(Records from a data collection)
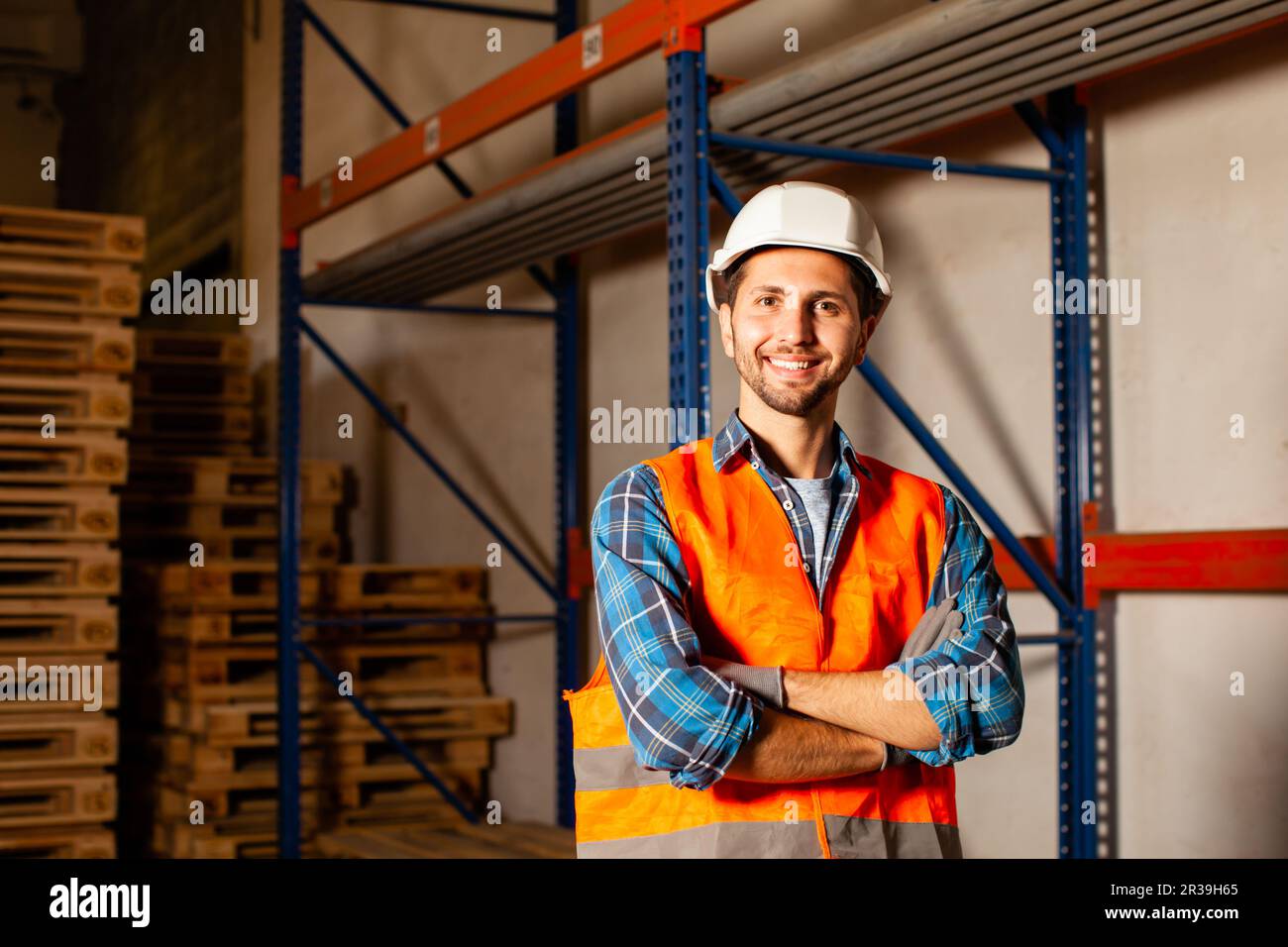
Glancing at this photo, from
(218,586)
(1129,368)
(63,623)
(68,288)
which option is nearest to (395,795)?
(218,586)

◆ EXERCISE TASK ◆
Switch "nearest" to "closest" in every row and write the lines out again with nothing else changed. Leave the pictures out.

◆ COMPLETED EXERCISE ◆
Glancing at this photo, from
(218,586)
(1129,368)
(63,623)
(68,288)
which option is closest to (395,795)?
(218,586)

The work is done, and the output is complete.